- Extract to read -
Authorgraph No.166: William Nicholson
William Nicholson interviewed by Clive Barnes
William Nicholson was a phenomenally successful writer before he began writing fantasy for children and young people about ten years ago. His screenplays for Shadowlands and Gladiator are but the most visible peaks of a career which began with the coveted position of BBC trainee after a double first from Cambridge, and has included documentary film work, play writing, film directing and, more recently, novels for adults. Yet he has said that Noman, the book which completes ‘The Noble Warriors’ trilogy, is probably the most important work he has ever done. It tackles a big subject: ‘Who is God? What is it that lies behind this entire existence of ours?’ And, as he tells me when we meet, ‘The Noble Warriors’ contains ‘the most important thoughts I am capable of having’.

- Dataset extract -
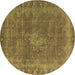 Round Oriental Brown Industrial Rug, urb953brn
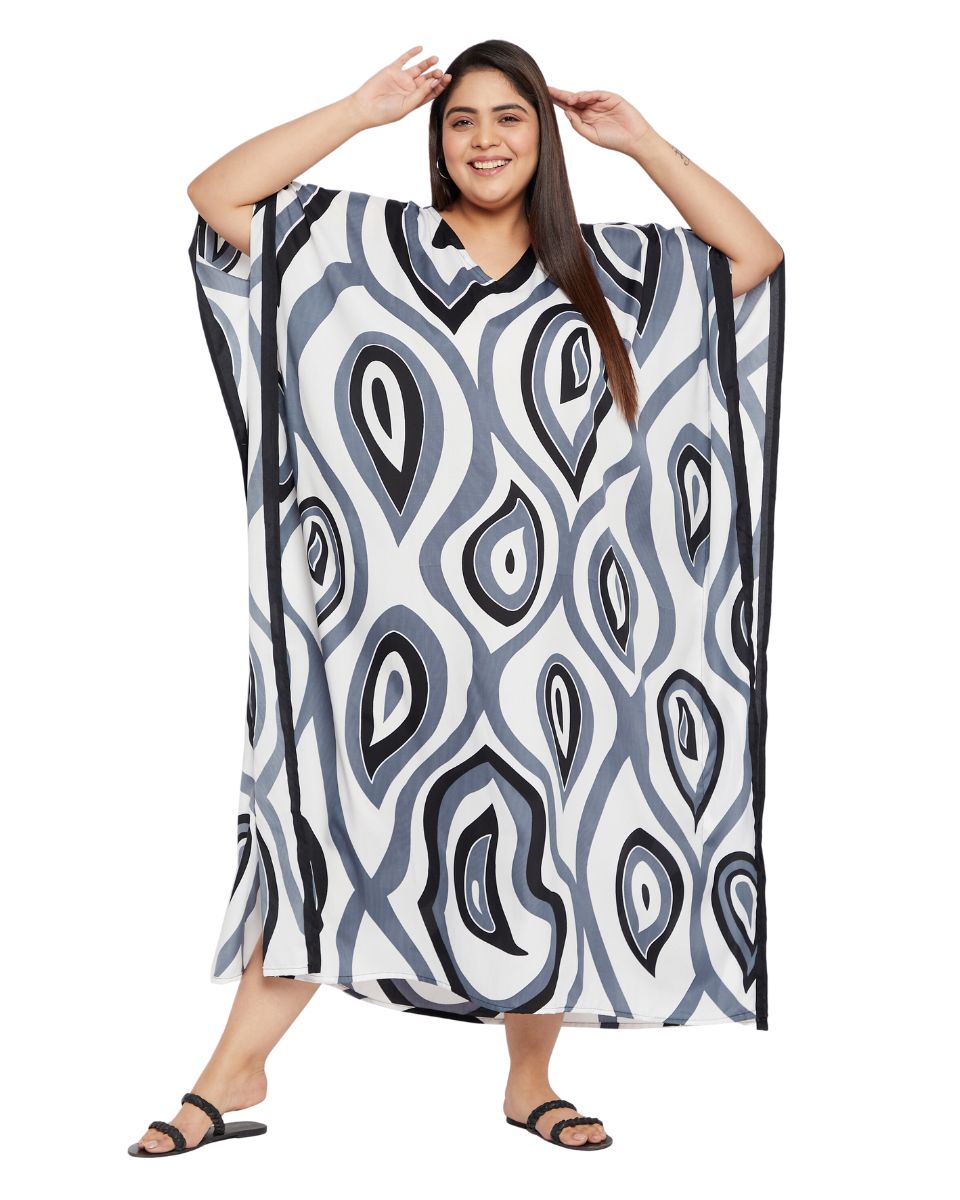 Paisley Printed Black Polyester Plus Size Kaftan Dress For Women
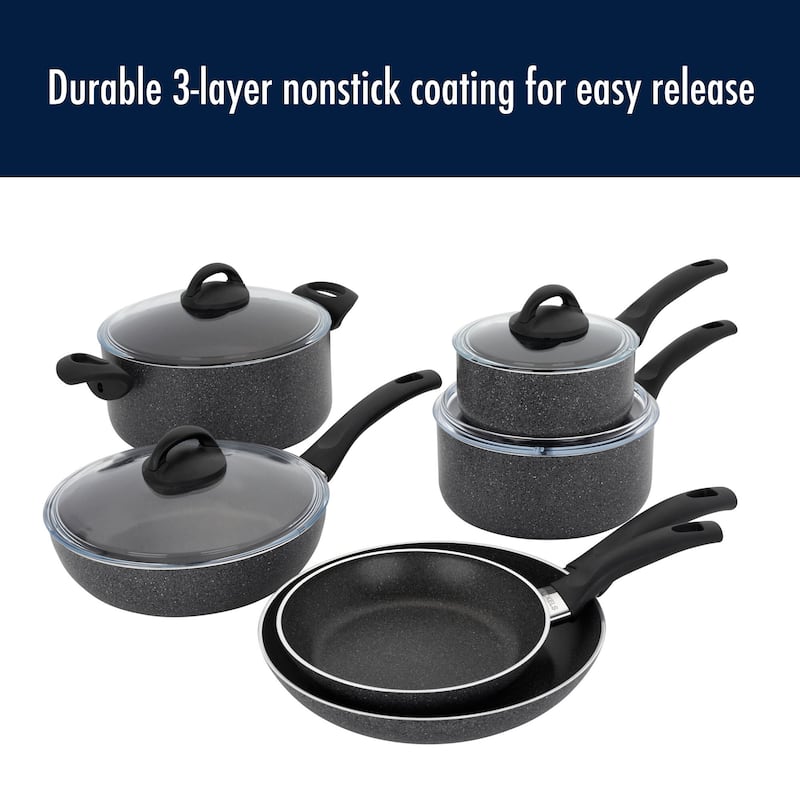 Henckels Everlift 10-pc Granitium Nonstick Cookware Set - Gray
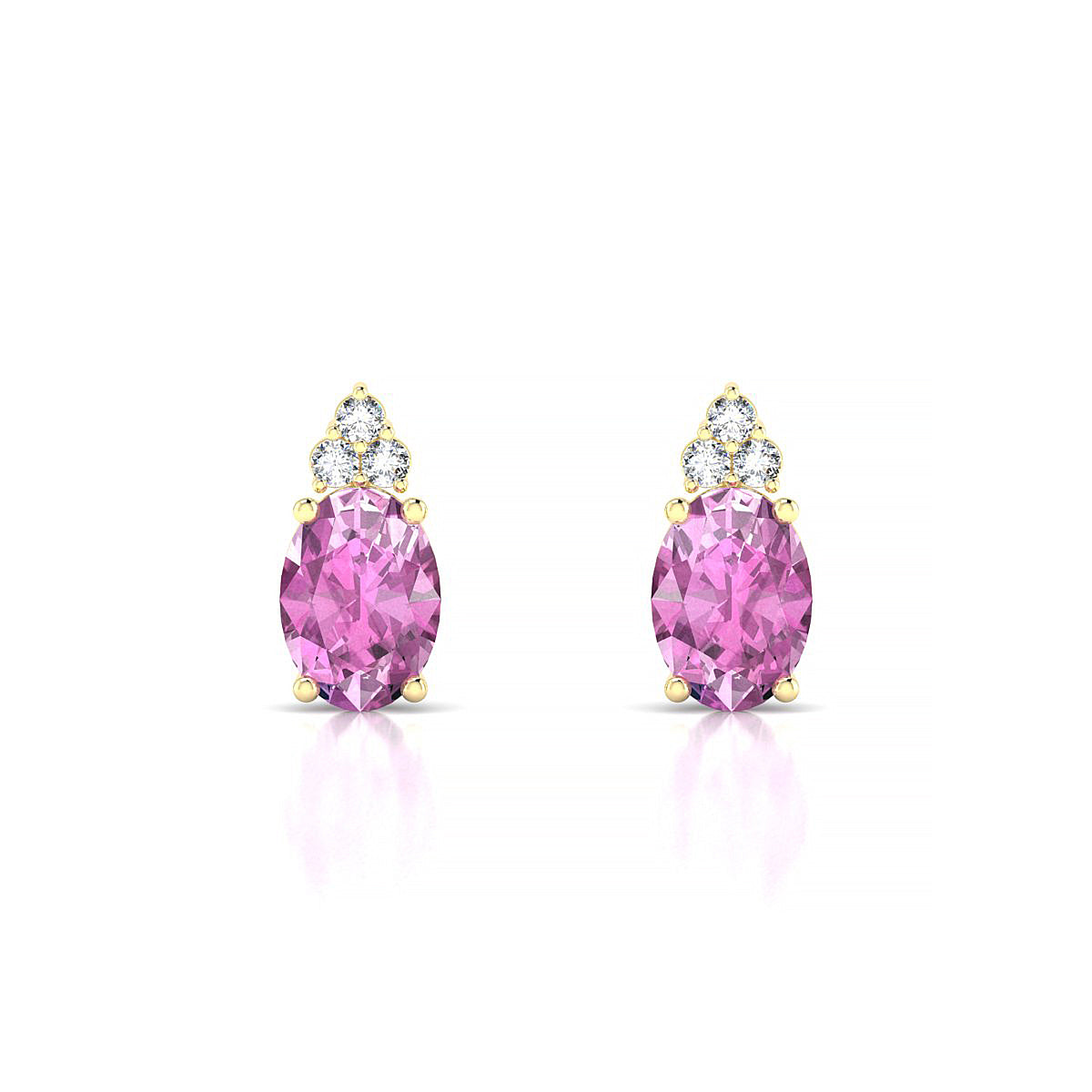 Mirage | 18k Yellow Gold 7 x 5 mm Oval Pink Sapphire Earrings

- Task directions -
Carry on the William Nicholson interview from the point where it stops. The listing is separate material that has no connection to the William Nicholson interview.

- Reply to the task -
He had no such ambition when he wrote his first trilogy ‘The Wind on Fire’. In fact the first book, The Wind Singer, had been intended to stand alone. It was only when it was accepted for publication (and was very successful – winning the Smarties Gold Award and the Blue Peter Book of the Year) that he saw the possibility of the two other books that completed the trilogy. In contrast, ‘The Noble Warriors’ was planned as a trilogy from the first. Not that Nicholson would want the revelation of what he calls its mystery (consciously using that term in one of its oldest senses) to overwhelm more conventional pleasures. When I ask him what experience he hopes his books will provide for his readers, he puts story and character first: ‘I want my readers to care about my characters, to know them, and to feel for them.’
More of this, and the sheer enjoyment he gets from writing, come across later in our conversation, when I compliment him on the way he conveys the elation of physical action in his books, not just fighting scenes, but also the dancing scenes in Slaves of the Mastery, the second book in his first trilogy. ‘I was always and still am a rubbish dancer,’ he says. ‘All the things I can’t do I give to my characters and they can do them.’ He had come to love the character of the dancer, Sisi, and he had concluded that ‘inside me was this gorgeous sixteen-year-old princess just itching to have a prance… All of the characters are me and I’m having fun.’
So the new book, Noman, isn’t a sermon. On the other hand, Nicholson doesn’t have any time for ‘English embarrassment’ with the big questions of existence and he believes that a desire ‘to do something good with my life’ is a real concern for young people. As a young reader himself, he had sought out books which dealt with deep questions in exciting ways: science fiction and, in particular, the Narnia books. And, although he is not proposing a Christian answer as C S Lewis does, he does want to create a myth with meaning that young people will find thrilling and intriguing.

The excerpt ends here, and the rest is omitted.